Home to the College of Community and Public Affairs, the $29 million UDC was designed by HOLT Architects, working with the University’s Physical Facilities staff and a campus planning committee. LeChase Construction Services, Inc. of Rochester served as the construction manager. In addition to the LEED Silver certification, the UDC has been honored for its design by the American Institute of Architects Southern New York Chapter (AIASNY).
Opened in August 2007, the UDC has met requirements under the Leadership in Energy and Environmental Design (LEED) rating system designed by the USGBC to encourage and facilitate the development of more sustainable buildings.
A nationally recognized standard set by the USGBC for designing, constructing and operating energy-efficient, high-performance buildings, LEED certification serves to protect and save precious natural resources while also making good economic sense. LEED also verifies environmental performance, occupant health and financial return.
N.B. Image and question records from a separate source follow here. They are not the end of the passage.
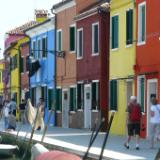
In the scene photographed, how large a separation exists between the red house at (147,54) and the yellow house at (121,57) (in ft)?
2.72

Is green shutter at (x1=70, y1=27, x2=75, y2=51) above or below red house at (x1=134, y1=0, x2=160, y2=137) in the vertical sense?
above

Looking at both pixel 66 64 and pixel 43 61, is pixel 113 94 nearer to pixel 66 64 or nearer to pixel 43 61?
pixel 66 64

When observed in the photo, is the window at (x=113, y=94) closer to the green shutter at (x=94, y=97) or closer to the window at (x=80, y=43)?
the green shutter at (x=94, y=97)

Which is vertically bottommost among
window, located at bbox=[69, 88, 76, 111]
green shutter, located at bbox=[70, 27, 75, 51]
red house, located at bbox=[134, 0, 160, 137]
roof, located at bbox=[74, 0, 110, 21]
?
window, located at bbox=[69, 88, 76, 111]

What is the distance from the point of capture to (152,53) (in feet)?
97.6

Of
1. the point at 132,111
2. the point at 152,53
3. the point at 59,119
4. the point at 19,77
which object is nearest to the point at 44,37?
the point at 59,119

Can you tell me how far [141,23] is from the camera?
3102cm

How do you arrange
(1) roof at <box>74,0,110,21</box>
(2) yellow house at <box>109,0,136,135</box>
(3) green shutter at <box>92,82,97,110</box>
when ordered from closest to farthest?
(2) yellow house at <box>109,0,136,135</box>
(1) roof at <box>74,0,110,21</box>
(3) green shutter at <box>92,82,97,110</box>

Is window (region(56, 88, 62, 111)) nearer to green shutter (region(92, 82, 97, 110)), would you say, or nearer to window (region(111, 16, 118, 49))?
green shutter (region(92, 82, 97, 110))

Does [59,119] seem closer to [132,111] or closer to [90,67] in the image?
[90,67]

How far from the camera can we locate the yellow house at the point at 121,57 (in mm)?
32406

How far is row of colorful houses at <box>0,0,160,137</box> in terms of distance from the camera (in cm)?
3038

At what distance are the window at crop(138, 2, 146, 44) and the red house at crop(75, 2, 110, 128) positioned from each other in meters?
5.07

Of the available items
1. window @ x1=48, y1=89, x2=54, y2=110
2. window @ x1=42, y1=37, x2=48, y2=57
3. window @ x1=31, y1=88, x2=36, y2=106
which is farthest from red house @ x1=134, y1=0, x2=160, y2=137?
window @ x1=31, y1=88, x2=36, y2=106
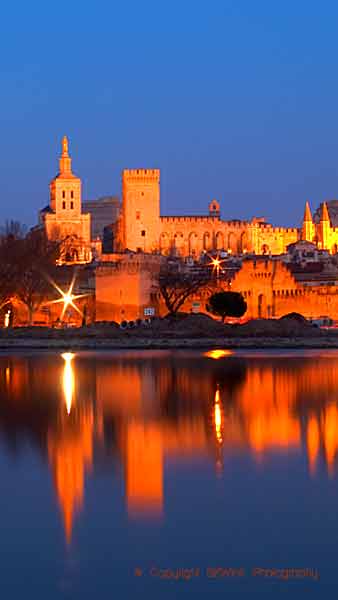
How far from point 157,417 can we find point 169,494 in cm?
626

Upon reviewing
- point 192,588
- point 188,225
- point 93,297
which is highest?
point 188,225

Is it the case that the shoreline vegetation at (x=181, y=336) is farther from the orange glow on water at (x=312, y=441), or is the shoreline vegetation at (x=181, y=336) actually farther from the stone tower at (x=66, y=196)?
the stone tower at (x=66, y=196)

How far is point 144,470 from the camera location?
1220cm

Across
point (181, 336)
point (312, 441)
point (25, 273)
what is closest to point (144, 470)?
point (312, 441)


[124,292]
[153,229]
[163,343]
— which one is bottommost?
[163,343]

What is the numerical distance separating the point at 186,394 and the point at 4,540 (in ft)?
38.2

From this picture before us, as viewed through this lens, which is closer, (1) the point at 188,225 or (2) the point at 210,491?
(2) the point at 210,491

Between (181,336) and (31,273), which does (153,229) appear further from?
(181,336)

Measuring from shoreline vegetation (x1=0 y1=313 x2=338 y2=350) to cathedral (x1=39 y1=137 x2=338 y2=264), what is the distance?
41238 millimetres

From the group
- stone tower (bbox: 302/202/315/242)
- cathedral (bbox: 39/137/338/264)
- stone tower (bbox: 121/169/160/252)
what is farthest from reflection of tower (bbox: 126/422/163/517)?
stone tower (bbox: 302/202/315/242)

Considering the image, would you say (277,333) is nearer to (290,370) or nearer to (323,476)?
(290,370)

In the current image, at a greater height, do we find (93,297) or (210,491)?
(93,297)

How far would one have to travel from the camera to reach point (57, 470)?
1227cm

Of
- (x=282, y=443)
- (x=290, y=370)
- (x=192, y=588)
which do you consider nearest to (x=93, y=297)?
(x=290, y=370)
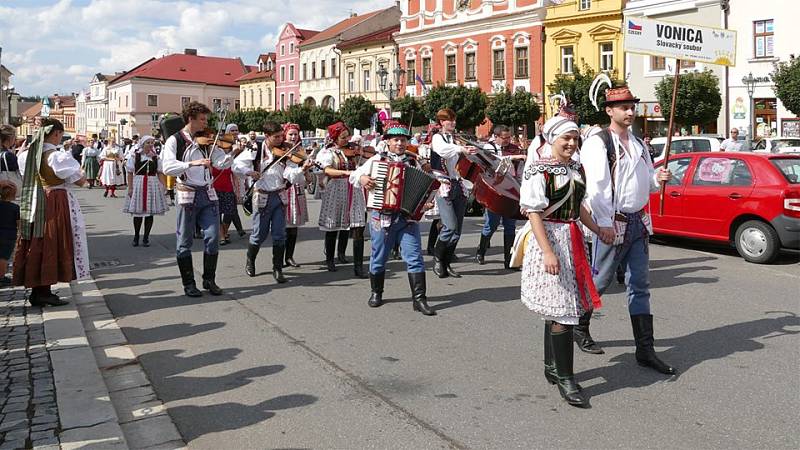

“We’re proud of this recognition and will continue our commitment to protect our environment and conserve natural resources in future building projects,” said President Lois B. DeFleur. “All new building or major renovation projects will be built to at least LEED Silver standards or the equivalent including our current construction projects for Science 5, the Engineering and Science Building and the East Campus Housing project.”
To attain silver certification, the UDC was designed to take maximum advantage of the site, according to project architect Steve Hugo, AIA, of HOLT Architects, P.C. of Ithaca. ”We use many strategies that people can’t necessarily see that translate into a building that’s really energy efficient, pleasing to the eye and functional, all at the same time,” said Hugo.
As a result of efforts to use recycled materials and divert debris from the landfill, 11 percent of the building materials used for the UDC came from recycled sources, 16.5 percent of materials were sourced from the region and 262 tons of waste was kept out of the landfill.
In November 2007, Binghamton University’s first buildings to attain LEED certification were recognized when Cascade and Windham residence halls in the Mountainview College residential community became the first residential facilities in the SUNY system to meet LEED standards.